The difficult thing, though, is that a lolita comm is not the strictly bureaucratic, democratically-governed entity it seems to be. It's literally just some people in dresses. Hopefully, they're friends, but they need to at least tolerate each other for meetups to keep going. The contradiction between comm-as-friend group and comm-as-community support organization doesn't often come up, but when it does, people get banned.
I think comm mods, if they present their organization as a community organization, should ban people for safety alone. My definition of safety includes physical safety, ability to maintain rules, information safety, and safety from discrimination. I do not think people should be excluded for being annoying, rude, or vulgar, not least because all of those have described me at one time or another. I also try to take into consideration material concerns. If you're hanging out with friends at a boba shop, then it's cool to invite who you want, but slapping the label of Area Comm onto something transforms it from a private circle into a public-ish institution. It's an anarchic legitimacy, but everything starts somewhere.

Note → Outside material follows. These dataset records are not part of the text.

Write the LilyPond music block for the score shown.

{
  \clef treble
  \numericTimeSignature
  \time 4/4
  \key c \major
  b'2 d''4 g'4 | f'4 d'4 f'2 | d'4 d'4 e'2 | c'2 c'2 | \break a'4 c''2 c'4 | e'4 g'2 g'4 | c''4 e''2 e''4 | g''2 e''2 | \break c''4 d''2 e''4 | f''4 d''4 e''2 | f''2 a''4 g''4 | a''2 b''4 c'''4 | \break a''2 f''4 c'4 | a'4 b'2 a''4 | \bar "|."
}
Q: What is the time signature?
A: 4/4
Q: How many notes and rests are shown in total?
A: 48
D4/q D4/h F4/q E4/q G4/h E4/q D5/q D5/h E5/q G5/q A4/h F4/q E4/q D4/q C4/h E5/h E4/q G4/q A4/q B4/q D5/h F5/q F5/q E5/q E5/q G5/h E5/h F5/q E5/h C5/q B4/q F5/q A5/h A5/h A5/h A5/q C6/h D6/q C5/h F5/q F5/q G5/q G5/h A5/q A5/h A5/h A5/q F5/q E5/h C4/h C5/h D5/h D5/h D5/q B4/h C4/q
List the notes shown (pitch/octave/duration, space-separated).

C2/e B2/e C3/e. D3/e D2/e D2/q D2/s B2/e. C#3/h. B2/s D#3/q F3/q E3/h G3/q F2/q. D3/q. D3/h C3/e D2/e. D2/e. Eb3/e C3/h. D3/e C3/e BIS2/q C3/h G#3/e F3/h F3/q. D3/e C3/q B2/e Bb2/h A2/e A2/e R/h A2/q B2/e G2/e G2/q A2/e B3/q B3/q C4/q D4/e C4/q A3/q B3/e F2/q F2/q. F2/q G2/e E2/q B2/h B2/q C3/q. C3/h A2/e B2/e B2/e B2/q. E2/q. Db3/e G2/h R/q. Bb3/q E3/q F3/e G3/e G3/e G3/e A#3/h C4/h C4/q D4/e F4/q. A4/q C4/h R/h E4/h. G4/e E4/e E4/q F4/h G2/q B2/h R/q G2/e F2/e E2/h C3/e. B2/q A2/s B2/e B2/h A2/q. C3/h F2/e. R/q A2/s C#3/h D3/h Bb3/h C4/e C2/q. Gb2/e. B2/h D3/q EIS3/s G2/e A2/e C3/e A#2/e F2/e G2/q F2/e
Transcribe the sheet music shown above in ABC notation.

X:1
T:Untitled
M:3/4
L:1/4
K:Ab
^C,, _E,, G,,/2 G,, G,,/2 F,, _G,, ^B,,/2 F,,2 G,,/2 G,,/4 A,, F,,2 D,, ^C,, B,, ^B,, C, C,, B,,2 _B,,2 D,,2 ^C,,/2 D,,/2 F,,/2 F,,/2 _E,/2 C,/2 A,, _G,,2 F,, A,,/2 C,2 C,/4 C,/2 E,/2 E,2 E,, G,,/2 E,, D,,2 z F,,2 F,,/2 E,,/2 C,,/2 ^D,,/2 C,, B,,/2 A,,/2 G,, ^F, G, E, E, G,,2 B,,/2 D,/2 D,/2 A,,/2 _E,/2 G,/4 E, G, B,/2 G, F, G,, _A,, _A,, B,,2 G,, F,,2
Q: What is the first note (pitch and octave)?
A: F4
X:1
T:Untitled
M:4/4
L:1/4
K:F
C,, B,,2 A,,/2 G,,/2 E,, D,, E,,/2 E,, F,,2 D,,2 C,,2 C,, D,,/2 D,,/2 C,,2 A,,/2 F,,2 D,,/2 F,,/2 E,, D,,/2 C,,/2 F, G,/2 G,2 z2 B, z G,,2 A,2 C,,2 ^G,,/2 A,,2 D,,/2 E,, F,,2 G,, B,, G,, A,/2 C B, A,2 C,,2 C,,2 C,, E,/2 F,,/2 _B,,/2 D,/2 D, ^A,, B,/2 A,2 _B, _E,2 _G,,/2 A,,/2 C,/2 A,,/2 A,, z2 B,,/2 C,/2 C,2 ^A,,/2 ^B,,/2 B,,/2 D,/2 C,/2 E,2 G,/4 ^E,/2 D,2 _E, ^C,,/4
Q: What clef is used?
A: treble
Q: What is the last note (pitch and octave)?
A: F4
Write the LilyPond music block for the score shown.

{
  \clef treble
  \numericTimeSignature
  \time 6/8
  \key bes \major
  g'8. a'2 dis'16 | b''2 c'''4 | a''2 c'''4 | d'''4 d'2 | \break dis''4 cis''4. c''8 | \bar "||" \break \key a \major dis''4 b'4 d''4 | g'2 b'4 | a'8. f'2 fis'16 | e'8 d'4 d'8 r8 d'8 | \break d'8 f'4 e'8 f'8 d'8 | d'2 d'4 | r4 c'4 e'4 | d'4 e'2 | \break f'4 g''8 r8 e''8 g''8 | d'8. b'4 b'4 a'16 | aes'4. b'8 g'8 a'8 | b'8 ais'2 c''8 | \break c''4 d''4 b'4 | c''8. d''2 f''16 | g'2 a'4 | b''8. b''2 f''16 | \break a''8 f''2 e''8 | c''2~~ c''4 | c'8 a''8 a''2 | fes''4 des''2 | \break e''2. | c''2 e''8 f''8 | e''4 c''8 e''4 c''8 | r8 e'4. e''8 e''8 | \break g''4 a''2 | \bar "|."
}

Part of my gratitude for my comm and their baffling continued respect for me comes from this nucleus of this month's theme: watching seeds sprout. I've been in this fashion for over a decade, modding for over half that, and I've had the opportunity to help people grow. So many comm members came to the fashion stuck fast in their seedcoats, fearful of the rumors they'd heard of 4chan and tiktok, prepared to be left in the cold for their social clumsiness or, all too often, their mere existence as marginalized people. To sow them into the rich ground of existing community has been a privilege.
That's not to say everyone's perfectly lovely as they mature into the fashion; everyone has some annoying phase, some wack opinions, or at least something to grow out of. Lolitas aren't perfect lovelies-- we're just some guy (gender notwithstanding). These flawed, wonderful people have blossomed into themselves as lolitas and as people because they were given the benefit of the doubt. It was up to the comm to give them that space and nourishment, but the growth still lies with them.
This past year-and-a-bit has been a never-ending stream of anxiety. I'm writing this post on my 29th birthday, with a tenuous two week ceasefire between Iran and the Israeli-American militaries just announced. I sincerely don't know if I'd have made it this far without my comm; every little connection I make in this fashion gives me hope. I regularly wonder to myself whether I will live to see 30, and if I will be remembered fondly or impassionately or not at all. I try to be positive in life to plant seeds of happiness and knowledge bearing fruit in my absence. When I am one day gone, I want to grow into a memory worth remembering, a story worth telling.